NOTA: Questo gradiente è sufficiente per LC-MS/MS della maggior parte delle miscele FPOP a una e due proteine che cercano di effettuare la quantificazione a livello di peptidi. Potrebbe essere necessario modificare la percentuale di solvente B per aumentare la risoluzione dei peptidi in rari casi in cui i peptidi interferiscono tra loro a causa di tempi di ritenzione simili e valori m/z. I progetti FPOP22 in scala proteoma o sperimentali che cercano di separare gli irrimesi prodotti di ossidazione peptidi1,23,24,25 possono richiedere gradienti LC più lunghi e non rientrano nell'ambito della presente relazione.
- Elute i peptidi direttamente nella sorgente nanospray di uno spettrometro di massa ad alta risoluzione utilizzando un emettitore di nanospray conduttivo.
- Acquisire i dati in modalità ioni positivi. Impostare la tensione dello spruzzo a 2400 V e la temperatura del tubo di trasferimento degli ioni a 300 gradi centigradi.

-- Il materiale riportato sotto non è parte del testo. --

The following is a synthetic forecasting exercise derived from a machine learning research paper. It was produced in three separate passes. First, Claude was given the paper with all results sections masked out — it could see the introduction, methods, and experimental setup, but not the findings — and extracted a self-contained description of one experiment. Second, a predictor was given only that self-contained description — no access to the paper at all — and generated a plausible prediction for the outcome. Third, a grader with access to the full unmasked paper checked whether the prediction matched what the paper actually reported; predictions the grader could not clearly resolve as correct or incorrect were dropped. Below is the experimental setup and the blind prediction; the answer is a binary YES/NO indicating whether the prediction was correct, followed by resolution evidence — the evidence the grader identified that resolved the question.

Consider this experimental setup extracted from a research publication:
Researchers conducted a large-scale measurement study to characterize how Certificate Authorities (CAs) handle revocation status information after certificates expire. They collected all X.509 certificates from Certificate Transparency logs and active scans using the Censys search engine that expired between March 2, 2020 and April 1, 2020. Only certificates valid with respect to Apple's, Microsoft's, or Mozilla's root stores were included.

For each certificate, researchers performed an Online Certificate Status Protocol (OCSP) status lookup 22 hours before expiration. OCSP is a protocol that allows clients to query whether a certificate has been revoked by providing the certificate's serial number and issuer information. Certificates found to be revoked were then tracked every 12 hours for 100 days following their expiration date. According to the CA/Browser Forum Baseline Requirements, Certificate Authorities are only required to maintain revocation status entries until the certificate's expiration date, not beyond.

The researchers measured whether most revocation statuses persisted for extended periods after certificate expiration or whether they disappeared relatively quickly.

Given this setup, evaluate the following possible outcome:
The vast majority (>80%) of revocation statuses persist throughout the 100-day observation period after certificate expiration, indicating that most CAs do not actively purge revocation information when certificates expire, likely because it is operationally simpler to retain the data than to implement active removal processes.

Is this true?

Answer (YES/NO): NO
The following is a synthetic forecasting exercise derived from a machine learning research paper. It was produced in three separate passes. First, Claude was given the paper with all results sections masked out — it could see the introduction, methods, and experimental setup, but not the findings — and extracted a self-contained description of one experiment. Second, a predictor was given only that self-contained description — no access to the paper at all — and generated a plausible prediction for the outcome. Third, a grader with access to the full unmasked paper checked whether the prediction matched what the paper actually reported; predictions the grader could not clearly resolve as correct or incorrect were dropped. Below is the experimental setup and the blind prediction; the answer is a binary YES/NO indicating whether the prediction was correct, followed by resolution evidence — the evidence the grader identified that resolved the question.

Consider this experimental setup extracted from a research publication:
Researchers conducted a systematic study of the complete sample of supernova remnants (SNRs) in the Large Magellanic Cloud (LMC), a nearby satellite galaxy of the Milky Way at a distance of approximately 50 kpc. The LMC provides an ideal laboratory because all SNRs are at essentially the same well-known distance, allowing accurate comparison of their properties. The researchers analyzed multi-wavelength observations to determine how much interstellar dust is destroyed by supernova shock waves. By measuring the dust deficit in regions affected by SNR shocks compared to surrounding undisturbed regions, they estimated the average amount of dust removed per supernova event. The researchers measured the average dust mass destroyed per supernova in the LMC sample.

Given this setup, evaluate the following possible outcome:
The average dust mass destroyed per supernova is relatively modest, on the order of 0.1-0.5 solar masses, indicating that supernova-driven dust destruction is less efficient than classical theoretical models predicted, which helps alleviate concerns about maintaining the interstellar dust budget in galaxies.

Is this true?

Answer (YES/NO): NO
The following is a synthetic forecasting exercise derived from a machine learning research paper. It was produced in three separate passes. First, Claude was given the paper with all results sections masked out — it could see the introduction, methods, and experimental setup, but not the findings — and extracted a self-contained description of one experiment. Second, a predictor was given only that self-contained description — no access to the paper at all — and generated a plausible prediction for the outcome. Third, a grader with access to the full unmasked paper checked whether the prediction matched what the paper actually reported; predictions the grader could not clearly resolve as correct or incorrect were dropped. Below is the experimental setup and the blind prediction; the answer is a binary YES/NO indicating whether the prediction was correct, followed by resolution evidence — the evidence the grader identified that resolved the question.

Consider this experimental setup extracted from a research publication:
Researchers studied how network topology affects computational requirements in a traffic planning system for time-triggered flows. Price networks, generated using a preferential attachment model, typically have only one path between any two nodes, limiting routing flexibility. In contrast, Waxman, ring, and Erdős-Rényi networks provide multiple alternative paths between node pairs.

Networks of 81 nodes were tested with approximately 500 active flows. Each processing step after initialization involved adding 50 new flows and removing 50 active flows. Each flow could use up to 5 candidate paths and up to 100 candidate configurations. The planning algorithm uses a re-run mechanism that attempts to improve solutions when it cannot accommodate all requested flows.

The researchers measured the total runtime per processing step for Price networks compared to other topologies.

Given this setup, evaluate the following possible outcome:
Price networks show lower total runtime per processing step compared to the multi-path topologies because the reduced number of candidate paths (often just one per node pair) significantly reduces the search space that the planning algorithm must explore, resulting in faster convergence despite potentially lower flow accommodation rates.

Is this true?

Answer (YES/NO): NO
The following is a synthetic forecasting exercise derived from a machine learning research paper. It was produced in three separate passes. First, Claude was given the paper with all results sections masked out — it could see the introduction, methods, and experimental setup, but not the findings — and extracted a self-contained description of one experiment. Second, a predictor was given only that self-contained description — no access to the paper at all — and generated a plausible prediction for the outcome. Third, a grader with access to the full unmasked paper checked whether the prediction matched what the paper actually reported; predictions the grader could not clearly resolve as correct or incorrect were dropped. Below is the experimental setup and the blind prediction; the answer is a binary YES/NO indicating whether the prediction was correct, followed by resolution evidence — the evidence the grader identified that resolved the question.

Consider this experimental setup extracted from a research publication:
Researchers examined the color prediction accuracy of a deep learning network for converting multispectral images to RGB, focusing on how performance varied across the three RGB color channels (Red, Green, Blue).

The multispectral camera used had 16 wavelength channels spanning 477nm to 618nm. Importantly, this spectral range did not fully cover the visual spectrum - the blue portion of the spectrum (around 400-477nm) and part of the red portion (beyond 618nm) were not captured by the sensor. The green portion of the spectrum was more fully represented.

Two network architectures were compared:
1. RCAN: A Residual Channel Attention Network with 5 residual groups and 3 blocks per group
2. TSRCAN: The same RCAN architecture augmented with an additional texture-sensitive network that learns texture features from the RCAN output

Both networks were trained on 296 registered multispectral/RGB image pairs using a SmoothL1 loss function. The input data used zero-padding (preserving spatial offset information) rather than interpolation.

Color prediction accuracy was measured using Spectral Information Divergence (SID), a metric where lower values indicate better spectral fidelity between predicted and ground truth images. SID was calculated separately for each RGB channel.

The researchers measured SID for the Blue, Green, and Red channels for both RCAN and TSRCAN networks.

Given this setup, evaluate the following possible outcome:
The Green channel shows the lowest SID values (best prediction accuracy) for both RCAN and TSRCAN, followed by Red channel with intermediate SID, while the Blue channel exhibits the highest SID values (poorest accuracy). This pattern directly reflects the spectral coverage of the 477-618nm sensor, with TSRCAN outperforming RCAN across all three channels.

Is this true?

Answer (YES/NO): NO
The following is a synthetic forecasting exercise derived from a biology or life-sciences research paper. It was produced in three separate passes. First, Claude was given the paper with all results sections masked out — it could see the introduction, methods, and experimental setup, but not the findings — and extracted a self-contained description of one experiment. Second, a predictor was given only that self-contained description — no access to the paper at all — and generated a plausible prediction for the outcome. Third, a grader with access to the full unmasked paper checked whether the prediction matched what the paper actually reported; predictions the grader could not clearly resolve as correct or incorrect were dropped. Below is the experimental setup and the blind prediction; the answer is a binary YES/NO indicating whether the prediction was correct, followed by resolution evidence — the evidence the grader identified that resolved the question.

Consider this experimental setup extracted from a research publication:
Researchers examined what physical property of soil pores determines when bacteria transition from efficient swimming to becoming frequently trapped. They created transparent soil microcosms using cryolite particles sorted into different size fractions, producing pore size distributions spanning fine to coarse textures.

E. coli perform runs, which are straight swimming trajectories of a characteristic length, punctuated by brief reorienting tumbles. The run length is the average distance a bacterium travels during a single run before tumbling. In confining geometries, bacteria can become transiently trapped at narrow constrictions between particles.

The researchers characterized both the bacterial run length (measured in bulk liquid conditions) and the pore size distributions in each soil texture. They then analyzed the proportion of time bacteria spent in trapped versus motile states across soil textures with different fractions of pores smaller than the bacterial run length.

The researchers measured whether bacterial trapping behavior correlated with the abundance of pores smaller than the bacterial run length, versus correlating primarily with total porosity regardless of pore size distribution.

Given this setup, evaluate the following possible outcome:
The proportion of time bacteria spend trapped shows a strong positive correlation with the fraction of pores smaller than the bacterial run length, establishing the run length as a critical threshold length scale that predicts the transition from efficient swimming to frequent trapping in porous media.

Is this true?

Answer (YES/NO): YES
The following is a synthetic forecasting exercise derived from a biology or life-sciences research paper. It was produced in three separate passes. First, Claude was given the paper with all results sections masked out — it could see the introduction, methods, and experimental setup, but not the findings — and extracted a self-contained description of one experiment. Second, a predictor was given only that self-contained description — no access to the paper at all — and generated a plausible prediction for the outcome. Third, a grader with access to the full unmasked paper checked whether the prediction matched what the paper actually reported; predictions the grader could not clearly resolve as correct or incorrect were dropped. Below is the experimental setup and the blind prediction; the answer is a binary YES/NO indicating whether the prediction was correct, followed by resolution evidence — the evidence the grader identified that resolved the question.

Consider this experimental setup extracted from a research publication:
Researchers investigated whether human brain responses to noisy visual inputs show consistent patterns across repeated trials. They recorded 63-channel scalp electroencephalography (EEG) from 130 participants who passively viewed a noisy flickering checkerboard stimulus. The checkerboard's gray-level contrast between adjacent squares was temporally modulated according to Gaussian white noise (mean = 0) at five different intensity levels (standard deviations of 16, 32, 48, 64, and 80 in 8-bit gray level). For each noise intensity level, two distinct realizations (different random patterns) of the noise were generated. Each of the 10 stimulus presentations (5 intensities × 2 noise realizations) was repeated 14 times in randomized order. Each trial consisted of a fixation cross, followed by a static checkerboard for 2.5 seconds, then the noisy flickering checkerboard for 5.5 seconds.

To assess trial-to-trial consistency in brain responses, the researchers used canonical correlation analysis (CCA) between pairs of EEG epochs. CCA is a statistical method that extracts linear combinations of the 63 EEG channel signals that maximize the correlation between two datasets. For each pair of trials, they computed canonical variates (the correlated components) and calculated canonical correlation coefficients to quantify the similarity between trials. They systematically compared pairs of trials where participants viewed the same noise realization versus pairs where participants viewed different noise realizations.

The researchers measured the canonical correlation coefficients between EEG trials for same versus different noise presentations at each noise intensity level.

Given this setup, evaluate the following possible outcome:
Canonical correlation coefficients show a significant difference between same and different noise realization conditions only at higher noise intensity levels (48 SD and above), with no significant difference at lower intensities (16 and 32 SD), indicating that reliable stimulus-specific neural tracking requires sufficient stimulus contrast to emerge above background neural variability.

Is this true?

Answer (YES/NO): NO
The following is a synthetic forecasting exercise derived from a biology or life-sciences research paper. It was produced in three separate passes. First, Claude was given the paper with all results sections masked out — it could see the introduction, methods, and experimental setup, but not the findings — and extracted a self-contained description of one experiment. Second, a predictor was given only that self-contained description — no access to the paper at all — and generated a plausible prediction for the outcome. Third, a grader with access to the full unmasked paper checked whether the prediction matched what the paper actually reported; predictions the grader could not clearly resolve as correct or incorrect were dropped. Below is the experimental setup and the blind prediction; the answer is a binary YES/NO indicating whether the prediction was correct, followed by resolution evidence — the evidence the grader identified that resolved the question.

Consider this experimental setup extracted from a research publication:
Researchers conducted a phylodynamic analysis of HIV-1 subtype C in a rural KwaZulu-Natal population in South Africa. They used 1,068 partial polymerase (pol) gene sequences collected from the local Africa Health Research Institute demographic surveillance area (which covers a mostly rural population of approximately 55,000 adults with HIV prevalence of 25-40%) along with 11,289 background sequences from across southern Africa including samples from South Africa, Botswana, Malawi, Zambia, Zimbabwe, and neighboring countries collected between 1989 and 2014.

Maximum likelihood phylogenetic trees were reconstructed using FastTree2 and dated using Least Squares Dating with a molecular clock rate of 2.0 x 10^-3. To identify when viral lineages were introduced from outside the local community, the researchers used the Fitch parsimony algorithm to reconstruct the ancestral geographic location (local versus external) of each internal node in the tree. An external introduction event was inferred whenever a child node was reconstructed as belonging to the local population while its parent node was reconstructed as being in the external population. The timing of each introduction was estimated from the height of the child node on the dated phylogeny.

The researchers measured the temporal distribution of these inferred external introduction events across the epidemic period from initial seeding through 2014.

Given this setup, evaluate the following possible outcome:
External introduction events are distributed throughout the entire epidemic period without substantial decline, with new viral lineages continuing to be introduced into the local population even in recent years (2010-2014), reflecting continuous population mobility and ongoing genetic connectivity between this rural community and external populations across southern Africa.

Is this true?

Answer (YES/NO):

- Acquisire le scansioni MS complete da m/z 250 a 2000 con una risoluzione nominale a m/z 200 di 60.000, seguite da otto successive scansioni MS/MS di ioni a ioni lineari dipendenti dai dati sui primi otto ioni peptidi più abbondanti utilizzando la dissociazione indotta da collisione al 35% di energia normalizzata per identificare i peptidi. Frammentare i peptidi fino a cinque volte entro 30 s e poi trasferire in una lista di esclusione per 60 s.
7. Trattamento dei dati e calcolo dell'ossidazione media dei peptidi
- Determinare la copertura della sequenza della proteina, i valori m/z e i tempi di ritenzione dei peptidi nonxidizzati utilizzando il motore di ricerca proteomica MS/MS.
- Impostare la tolleranza di massa precursore su 10 ppm e consentire fino a due siti di scissione persi per i campioni digeriti di trypsin, utilizzando la specificità standard della scissione della trypsina.
- Impostare la tolleranza di massa del frammento di massa peptide su 0,4 Dalton.
- Sulla base del rapporto m/z dei peptidi non modificati rilevati e dei noti spostamenti di massa dei principali prodotti di ossidazione, calcolare la m/z dei vari prodotti teorici di ossidazione di ogni peptide4,26,27,28,29.
- Identificare il cromogramma iono estratto di questi valori m/z utilizzando il software per visualizzare la corsa spettrometrica di massa (Figura 4). Identificare i prodotti di ossidazione dei peptidi in base al loro m/z, al loro stato di carica e alla somiglianza nel tempo di eluizione con il peptide non modificato. Nelle nostre mani, i prodotti di ossidazione dei peptidi elute tra 240 secondi prima a 180 secondi dopo il peptide non modificato utilizzando il gradiente LC sopra. Poiché l'ossidazione spesso si tradurrà in più prodotti di ossidazione isomeri, è comune osservare più picchi parzialmente risolti nei cromogrammi iono estratti dei prodotti di ossidazione peptidi, come illustrato nella Figura 4. I prodotti di ossidazione dei peptidi vengono quantificati in base all'area dei picchi nei cromatogrammi ioni estratti.

Figura 4: Cromatogramma ione estratto di un peptide e dei suoi prodotti di ossidazione dopo FPOP. La m/z dei prodotti di ossidazione peptidi sono calcolati in base alla m/z del peptide nonidizzato e ai prodotti di ossidazione noti; e le aree di questi prodotti peptidi sono determinate. L'area dei prodotti peptidi viene quindi utilizzata per il calcolo degli eventi di ossidazione medi per peptide. Si prega di fare clic qui per visualizzare una versione più grande di questa figura.
- Calcolare l'ossidazione media dei peptidi utilizzando la seguente equazione.

dove P indica il numero medio di eventi di ossidazione per molecola di peptidi, e I rappresenta l'area di picco del peptide nonidizzato (Iunoxidized) e il peptide con n eventi di ossidazione. Si noti che I(singly oxidized) includerebbe non solo le aggiunte di un singolo atomo di ossigeno, ma anche altri eventi di ossidazione singola meno comuni che lo sperimentatore può scegliere di misurare (ad esempio, decarboxilazione ossidativa, formazione di carbonilo, ecc.) 4,26,27,28,29.